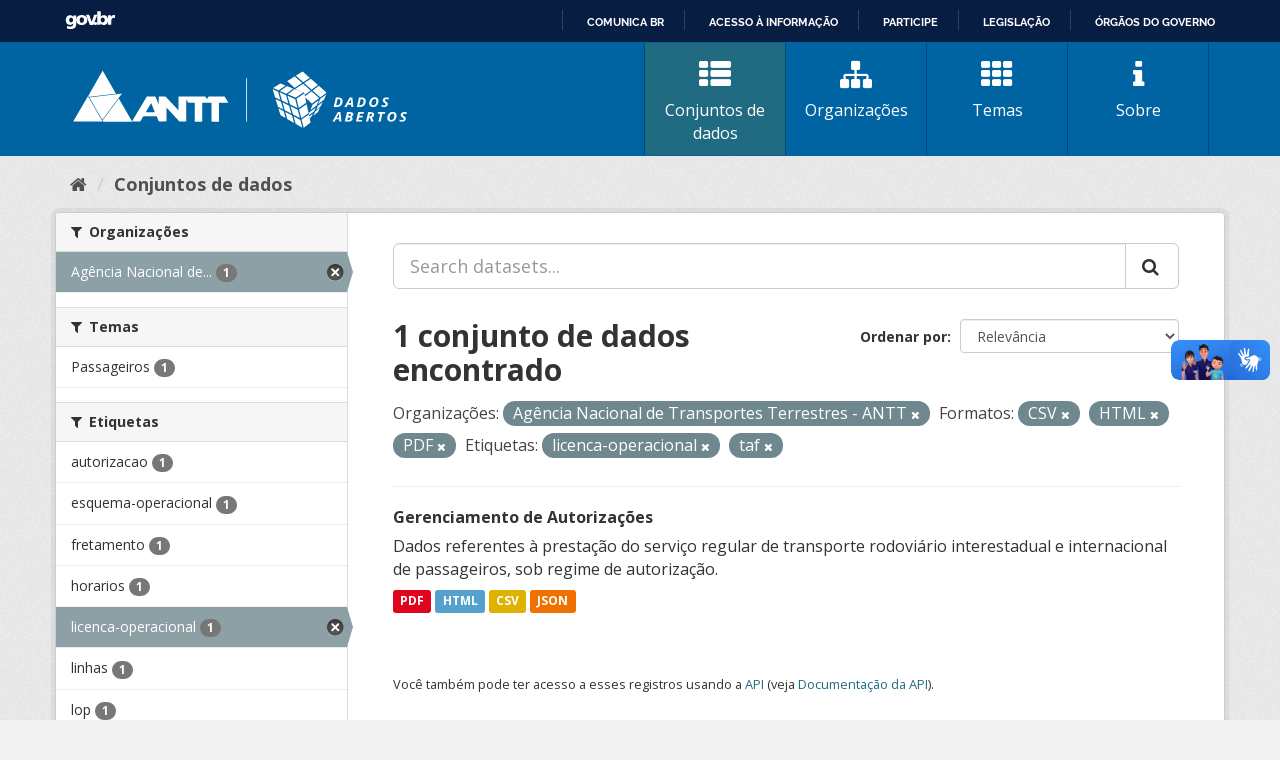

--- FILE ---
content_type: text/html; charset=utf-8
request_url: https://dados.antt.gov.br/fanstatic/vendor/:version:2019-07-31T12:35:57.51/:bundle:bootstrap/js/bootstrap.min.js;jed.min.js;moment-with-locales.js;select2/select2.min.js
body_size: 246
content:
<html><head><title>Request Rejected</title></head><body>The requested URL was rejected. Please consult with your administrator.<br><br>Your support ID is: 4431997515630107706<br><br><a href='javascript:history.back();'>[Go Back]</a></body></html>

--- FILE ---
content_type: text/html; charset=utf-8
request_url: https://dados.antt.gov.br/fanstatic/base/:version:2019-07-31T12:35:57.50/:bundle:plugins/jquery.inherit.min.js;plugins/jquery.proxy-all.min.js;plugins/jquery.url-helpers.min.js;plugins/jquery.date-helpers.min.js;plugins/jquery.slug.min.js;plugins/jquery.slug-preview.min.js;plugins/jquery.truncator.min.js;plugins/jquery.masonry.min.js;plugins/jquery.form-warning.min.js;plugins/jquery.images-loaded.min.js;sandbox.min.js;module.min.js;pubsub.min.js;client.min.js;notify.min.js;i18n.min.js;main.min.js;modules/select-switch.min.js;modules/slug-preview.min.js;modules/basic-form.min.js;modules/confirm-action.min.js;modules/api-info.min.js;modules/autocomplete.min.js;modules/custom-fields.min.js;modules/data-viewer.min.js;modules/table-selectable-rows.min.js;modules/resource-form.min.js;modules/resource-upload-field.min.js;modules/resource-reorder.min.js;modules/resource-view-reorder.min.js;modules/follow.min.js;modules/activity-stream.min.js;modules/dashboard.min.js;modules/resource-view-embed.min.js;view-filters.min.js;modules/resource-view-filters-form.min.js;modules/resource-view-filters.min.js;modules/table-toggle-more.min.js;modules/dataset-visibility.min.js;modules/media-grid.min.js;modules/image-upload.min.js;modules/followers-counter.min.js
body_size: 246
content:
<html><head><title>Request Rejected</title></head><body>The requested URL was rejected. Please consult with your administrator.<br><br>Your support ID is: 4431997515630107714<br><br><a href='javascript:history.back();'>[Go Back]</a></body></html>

* _WORK INSTRUCTIONS_
An exact copy of every entry above is needed, with the pictures left out.

* _TASK RESPONSE_
--- FILE ---
content_type: text/html; charset=utf-8
request_url: https://dados.antt.gov.br/fanstatic/vendor/:version:2019-07-31T12:35:57.51/:bundle:bootstrap/js/bootstrap.min.js;jed.min.js;moment-with-locales.js;select2/select2.min.js
body_size: 246
content:
<html><head><title>Request Rejected</title></head><body>The requested URL was rejected. Please consult with your administrator.<br><br>Your support ID is: 4431997515630107706<br><br><a href='javascript:history.back();'>[Go Back]</a></body></html>

--- FILE ---
content_type: text/html; charset=utf-8
request_url: https://dados.antt.gov.br/fanstatic/base/:version:2019-07-31T12:35:57.50/:bundle:plugins/jquery.inherit.min.js;plugins/jquery.proxy-all.min.js;plugins/jquery.url-helpers.min.js;plugins/jquery.date-helpers.min.js;plugins/jquery.slug.min.js;plugins/jquery.slug-preview.min.js;plugins/jquery.truncator.min.js;plugins/jquery.masonry.min.js;plugins/jquery.form-warning.min.js;plugins/jquery.images-loaded.min.js;sandbox.min.js;module.min.js;pubsub.min.js;client.min.js;notify.min.js;i18n.min.js;main.min.js;modules/select-switch.min.js;modules/slug-preview.min.js;modules/basic-form.min.js;modules/confirm-action.min.js;modules/api-info.min.js;modules/autocomplete.min.js;modules/custom-fields.min.js;modules/data-viewer.min.js;modules/table-selectable-rows.min.js;modules/resource-form.min.js;modules/resource-upload-field.min.js;modules/resource-reorder.min.js;modules/resource-view-reorder.min.js;modules/follow.min.js;modules/activity-stream.min.js;modules/dashboard.min.js;modules/resource-view-embed.min.js;view-filters.min.js;modules/resource-view-filters-form.min.js;modules/resource-view-filters.min.js;modules/table-toggle-more.min.js;modules/dataset-visibility.min.js;modules/media-grid.min.js;modules/image-upload.min.js;modules/followers-counter.min.js
body_size: 246
content:
<html><head><title>Request Rejected</title></head><body>The requested URL was rejected. Please consult with your administrator.<br><br>Your support ID is: 4431997515630107714<br><br><a href='javascript:history.back();'>[Go Back]</a></body></html>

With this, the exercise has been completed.